BEGIN Material shown

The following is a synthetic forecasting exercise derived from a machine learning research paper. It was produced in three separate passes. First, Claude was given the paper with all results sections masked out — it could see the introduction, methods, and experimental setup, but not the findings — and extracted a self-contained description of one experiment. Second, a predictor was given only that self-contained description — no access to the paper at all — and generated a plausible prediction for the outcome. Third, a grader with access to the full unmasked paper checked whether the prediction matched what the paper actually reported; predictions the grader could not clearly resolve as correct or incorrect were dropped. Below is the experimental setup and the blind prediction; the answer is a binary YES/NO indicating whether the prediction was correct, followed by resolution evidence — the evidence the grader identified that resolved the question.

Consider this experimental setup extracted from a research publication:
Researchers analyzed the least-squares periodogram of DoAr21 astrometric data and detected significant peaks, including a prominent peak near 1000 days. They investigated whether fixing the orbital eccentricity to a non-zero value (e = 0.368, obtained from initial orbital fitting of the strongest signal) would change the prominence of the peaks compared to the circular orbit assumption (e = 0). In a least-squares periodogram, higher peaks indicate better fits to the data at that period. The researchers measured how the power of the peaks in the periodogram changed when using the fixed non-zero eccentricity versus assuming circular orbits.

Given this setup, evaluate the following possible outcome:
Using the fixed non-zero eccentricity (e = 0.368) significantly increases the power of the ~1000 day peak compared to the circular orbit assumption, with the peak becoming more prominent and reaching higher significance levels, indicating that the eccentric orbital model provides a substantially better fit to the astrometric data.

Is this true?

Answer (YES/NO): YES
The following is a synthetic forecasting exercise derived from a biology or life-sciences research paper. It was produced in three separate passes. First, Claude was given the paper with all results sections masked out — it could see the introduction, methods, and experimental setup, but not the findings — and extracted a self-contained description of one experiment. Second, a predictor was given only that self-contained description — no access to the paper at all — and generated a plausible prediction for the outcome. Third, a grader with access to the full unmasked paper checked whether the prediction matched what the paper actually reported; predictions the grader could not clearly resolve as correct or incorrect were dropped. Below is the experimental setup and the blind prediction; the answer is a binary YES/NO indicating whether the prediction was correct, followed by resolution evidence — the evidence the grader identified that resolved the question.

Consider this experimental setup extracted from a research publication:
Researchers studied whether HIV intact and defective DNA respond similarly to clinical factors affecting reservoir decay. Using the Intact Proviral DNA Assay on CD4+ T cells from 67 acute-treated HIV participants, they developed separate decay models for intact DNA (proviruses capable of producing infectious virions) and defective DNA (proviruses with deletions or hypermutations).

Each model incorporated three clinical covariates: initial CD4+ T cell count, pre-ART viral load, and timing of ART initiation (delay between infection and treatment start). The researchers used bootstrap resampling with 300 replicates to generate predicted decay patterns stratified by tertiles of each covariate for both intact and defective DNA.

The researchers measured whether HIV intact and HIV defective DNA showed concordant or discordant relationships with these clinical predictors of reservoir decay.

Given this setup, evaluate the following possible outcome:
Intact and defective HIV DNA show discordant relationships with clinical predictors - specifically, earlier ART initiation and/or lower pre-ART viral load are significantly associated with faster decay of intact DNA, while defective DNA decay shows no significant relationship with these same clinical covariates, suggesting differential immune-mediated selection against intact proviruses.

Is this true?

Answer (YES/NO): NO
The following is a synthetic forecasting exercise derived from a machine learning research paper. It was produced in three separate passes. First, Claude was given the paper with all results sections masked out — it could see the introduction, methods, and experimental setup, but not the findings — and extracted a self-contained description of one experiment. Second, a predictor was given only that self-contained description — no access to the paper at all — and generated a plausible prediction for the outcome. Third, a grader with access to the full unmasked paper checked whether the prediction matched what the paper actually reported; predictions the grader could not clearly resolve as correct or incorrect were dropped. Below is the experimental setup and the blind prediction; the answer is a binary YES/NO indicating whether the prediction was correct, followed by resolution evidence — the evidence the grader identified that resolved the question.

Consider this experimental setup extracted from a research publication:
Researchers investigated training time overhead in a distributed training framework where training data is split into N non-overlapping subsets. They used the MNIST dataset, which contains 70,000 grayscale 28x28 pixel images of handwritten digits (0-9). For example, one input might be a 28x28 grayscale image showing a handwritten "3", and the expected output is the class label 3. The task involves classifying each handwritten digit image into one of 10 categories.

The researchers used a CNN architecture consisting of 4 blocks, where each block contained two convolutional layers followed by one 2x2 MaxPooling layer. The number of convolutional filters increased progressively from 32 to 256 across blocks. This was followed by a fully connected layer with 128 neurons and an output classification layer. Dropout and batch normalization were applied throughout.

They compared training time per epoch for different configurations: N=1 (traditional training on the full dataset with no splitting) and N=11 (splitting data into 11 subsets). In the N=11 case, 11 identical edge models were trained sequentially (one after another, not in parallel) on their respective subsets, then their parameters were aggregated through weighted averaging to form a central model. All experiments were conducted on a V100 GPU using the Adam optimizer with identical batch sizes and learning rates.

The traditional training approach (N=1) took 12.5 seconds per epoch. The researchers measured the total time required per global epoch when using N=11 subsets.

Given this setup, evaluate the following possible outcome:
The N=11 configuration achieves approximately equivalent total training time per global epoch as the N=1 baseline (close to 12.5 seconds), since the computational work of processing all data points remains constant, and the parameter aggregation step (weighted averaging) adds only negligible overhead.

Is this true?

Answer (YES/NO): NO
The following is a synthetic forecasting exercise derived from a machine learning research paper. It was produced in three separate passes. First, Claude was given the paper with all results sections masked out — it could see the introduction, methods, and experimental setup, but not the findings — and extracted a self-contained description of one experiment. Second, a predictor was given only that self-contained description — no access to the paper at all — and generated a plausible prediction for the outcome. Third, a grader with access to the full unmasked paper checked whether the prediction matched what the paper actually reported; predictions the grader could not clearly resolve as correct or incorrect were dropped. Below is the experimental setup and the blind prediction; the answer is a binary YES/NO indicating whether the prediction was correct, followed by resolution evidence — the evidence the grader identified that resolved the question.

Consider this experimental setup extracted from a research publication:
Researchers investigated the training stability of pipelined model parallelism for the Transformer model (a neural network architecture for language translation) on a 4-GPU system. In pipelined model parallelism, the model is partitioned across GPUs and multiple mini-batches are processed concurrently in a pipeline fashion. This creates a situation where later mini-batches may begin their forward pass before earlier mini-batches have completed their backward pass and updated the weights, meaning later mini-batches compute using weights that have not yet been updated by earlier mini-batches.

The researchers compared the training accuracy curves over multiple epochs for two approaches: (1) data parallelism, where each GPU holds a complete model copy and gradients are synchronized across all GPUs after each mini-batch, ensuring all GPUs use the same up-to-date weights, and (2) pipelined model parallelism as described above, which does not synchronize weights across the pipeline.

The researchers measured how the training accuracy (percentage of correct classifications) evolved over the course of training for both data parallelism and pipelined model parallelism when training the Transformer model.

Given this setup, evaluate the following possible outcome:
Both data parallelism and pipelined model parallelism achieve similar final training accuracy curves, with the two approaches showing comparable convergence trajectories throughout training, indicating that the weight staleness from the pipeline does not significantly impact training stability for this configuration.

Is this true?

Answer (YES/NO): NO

END Material shown

### Work instructions
What is needed is a word-for-word copy of all the material.

### Solution for this problem
The following is a synthetic forecasting exercise derived from a machine learning research paper. It was produced in three separate passes. First, Claude was given the paper with all results sections masked out — it could see the introduction, methods, and experimental setup, but not the findings — and extracted a self-contained description of one experiment. Second, a predictor was given only that self-contained description — no access to the paper at all — and generated a plausible prediction for the outcome. Third, a grader with access to the full unmasked paper checked whether the prediction matched what the paper actually reported; predictions the grader could not clearly resolve as correct or incorrect were dropped. Below is the experimental setup and the blind prediction; the answer is a binary YES/NO indicating whether the prediction was correct, followed by resolution evidence — the evidence the grader identified that resolved the question.

Consider this experimental setup extracted from a research publication:
Researchers analyzed the least-squares periodogram of DoAr21 astrometric data and detected significant peaks, including a prominent peak near 1000 days. They investigated whether fixing the orbital eccentricity to a non-zero value (e = 0.368, obtained from initial orbital fitting of the strongest signal) would change the prominence of the peaks compared to the circular orbit assumption (e = 0). In a least-squares periodogram, higher peaks indicate better fits to the data at that period. The researchers measured how the power of the peaks in the periodogram changed when using the fixed non-zero eccentricity versus assuming circular orbits.

Given this setup, evaluate the following possible outcome:
Using the fixed non-zero eccentricity (e = 0.368) significantly increases the power of the ~1000 day peak compared to the circular orbit assumption, with the peak becoming more prominent and reaching higher significance levels, indicating that the eccentric orbital model provides a substantially better fit to the astrometric data.

Is this true?

Answer (YES/NO): YES
The following is a synthetic forecasting exercise derived from a biology or life-sciences research paper. It was produced in three separate passes. First, Claude was given the paper with all results sections masked out — it could see the introduction, methods, and experimental setup, but not the findings — and extracted a self-contained description of one experiment. Second, a predictor was given only that self-contained description — no access to the paper at all — and generated a plausible prediction for the outcome. Third, a grader with access to the full unmasked paper checked whether the prediction matched what the paper actually reported; predictions the grader could not clearly resolve as correct or incorrect were dropped. Below is the experimental setup and the blind prediction; the answer is a binary YES/NO indicating whether the prediction was correct, followed by resolution evidence — the evidence the grader identified that resolved the question.

Consider this experimental setup extracted from a research publication:
Researchers studied whether HIV intact and defective DNA respond similarly to clinical factors affecting reservoir decay. Using the Intact Proviral DNA Assay on CD4+ T cells from 67 acute-treated HIV participants, they developed separate decay models for intact DNA (proviruses capable of producing infectious virions) and defective DNA (proviruses with deletions or hypermutations).

Each model incorporated three clinical covariates: initial CD4+ T cell count, pre-ART viral load, and timing of ART initiation (delay between infection and treatment start). The researchers used bootstrap resampling with 300 replicates to generate predicted decay patterns stratified by tertiles of each covariate for both intact and defective DNA.

The researchers measured whether HIV intact and HIV defective DNA showed concordant or discordant relationships with these clinical predictors of reservoir decay.

Given this setup, evaluate the following possible outcome:
Intact and defective HIV DNA show discordant relationships with clinical predictors - specifically, earlier ART initiation and/or lower pre-ART viral load are significantly associated with faster decay of intact DNA, while defective DNA decay shows no significant relationship with these same clinical covariates, suggesting differential immune-mediated selection against intact proviruses.

Is this true?

Answer (YES/NO): NO
The following is a synthetic forecasting exercise derived from a machine learning research paper. It was produced in three separate passes. First, Claude was given the paper with all results sections masked out — it could see the introduction, methods, and experimental setup, but not the findings — and extracted a self-contained description of one experiment. Second, a predictor was given only that self-contained description — no access to the paper at all — and generated a plausible prediction for the outcome. Third, a grader with access to the full unmasked paper checked whether the prediction matched what the paper actually reported; predictions the grader could not clearly resolve as correct or incorrect were dropped. Below is the experimental setup and the blind prediction; the answer is a binary YES/NO indicating whether the prediction was correct, followed by resolution evidence — the evidence the grader identified that resolved the question.

Consider this experimental setup extracted from a research publication:
Researchers investigated training time overhead in a distributed training framework where training data is split into N non-overlapping subsets. They used the MNIST dataset, which contains 70,000 grayscale 28x28 pixel images of handwritten digits (0-9). For example, one input might be a 28x28 grayscale image showing a handwritten "3", and the expected output is the class label 3. The task involves classifying each handwritten digit image into one of 10 categories.

The researchers used a CNN architecture consisting of 4 blocks, where each block contained two convolutional layers followed by one 2x2 MaxPooling layer. The number of convolutional filters increased progressively from 32 to 256 across blocks. This was followed by a fully connected layer with 128 neurons and an output classification layer. Dropout and batch normalization were applied throughout.

They compared training time per epoch for different configurations: N=1 (traditional training on the full dataset with no splitting) and N=11 (splitting data into 11 subsets). In the N=11 case, 11 identical edge models were trained sequentially (one after another, not in parallel) on their respective subsets, then their parameters were aggregated through weighted averaging to form a central model. All experiments were conducted on a V100 GPU using the Adam optimizer with identical batch sizes and learning rates.

The traditional training approach (N=1) took 12.5 seconds per epoch. The researchers measured the total time required per global epoch when using N=11 subsets.

Given this setup, evaluate the following possible outcome:
The N=11 configuration achieves approximately equivalent total training time per global epoch as the N=1 baseline (close to 12.5 seconds), since the computational work of processing all data points remains constant, and the parameter aggregation step (weighted averaging) adds only negligible overhead.

Is this true?

Answer (YES/NO): NO
The following is a synthetic forecasting exercise derived from a machine learning research paper. It was produced in three separate passes. First, Claude was given the paper with all results sections masked out — it could see the introduction, methods, and experimental setup, but not the findings — and extracted a self-contained description of one experiment. Second, a predictor was given only that self-contained description — no access to the paper at all — and generated a plausible prediction for the outcome. Third, a grader with access to the full unmasked paper checked whether the prediction matched what the paper actually reported; predictions the grader could not clearly resolve as correct or incorrect were dropped. Below is the experimental setup and the blind prediction; the answer is a binary YES/NO indicating whether the prediction was correct, followed by resolution evidence — the evidence the grader identified that resolved the question.

Consider this experimental setup extracted from a research publication:
Researchers investigated the training stability of pipelined model parallelism for the Transformer model (a neural network architecture for language translation) on a 4-GPU system. In pipelined model parallelism, the model is partitioned across GPUs and multiple mini-batches are processed concurrently in a pipeline fashion. This creates a situation where later mini-batches may begin their forward pass before earlier mini-batches have completed their backward pass and updated the weights, meaning later mini-batches compute using weights that have not yet been updated by earlier mini-batches.

The researchers compared the training accuracy curves over multiple epochs for two approaches: (1) data parallelism, where each GPU holds a complete model copy and gradients are synchronized across all GPUs after each mini-batch, ensuring all GPUs use the same up-to-date weights, and (2) pipelined model parallelism as described above, which does not synchronize weights across the pipeline.

The researchers measured how the training accuracy (percentage of correct classifications) evolved over the course of training for both data parallelism and pipelined model parallelism when training the Transformer model.

Given this setup, evaluate the following possible outcome:
Both data parallelism and pipelined model parallelism achieve similar final training accuracy curves, with the two approaches showing comparable convergence trajectories throughout training, indicating that the weight staleness from the pipeline does not significantly impact training stability for this configuration.

Is this true?

Answer (YES/NO): NO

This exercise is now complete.